6. Vendor Flexibility
Whilst many vendors are trying to help in the current climate by providing ‘free’ or discounted services or altered payment streams, you should check the terms carefully (and make sure that they are stated clearly) to ensure you are not simply postponing a required payment till later.
Additionally, make sure that you don’t lock yourself into a piece of ‘free’ functionality you wouldn’t originally have pursued or for which you may already have a standardised platform.
7. Hard Contractual Liability
At this time vendors may ‘promise’ services, payment terms or usage rights to get a client through a tough patch, or a period of uncertainty or unusual activity. Unless those ‘promises’ are backed up by accepted and signed terms and conditions be wary about what you think you’re getting.
8. Transition and Transformation
For customers undergoing transition programs, e.g. migration to new data centres, be aware that periods of parallel running may take longer than initially expected and any waivers on dual licensing may be at risk or increase in cost.
9. Ghost use
Whilst many companies may be seeking to reduce OPEX costs by ramping down basic Cloud costs – don’t forget that some licenses covering such applications in the Cloud do NOT reduce in line with service reduction.
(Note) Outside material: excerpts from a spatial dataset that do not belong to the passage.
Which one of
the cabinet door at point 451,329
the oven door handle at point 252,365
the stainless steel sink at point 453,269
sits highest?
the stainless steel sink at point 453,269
Cloud use at this time is being prioritised to front line providers and critical government functions – be careful not to hoard your own Cloud assets in ‘panic’ mode – use what you need and switch off what you don’t. This will also save you money! See the segment earlier on cost management if you need help with that.
11. Shadow IT
With the rapid rise in remote working, there is potential for Cloud related Shadow IT that may result in the use of unauthorised and possibly insecure applications being accessed to support business functions. It’s important that asset managers track potential Shadow IT risks and remedy.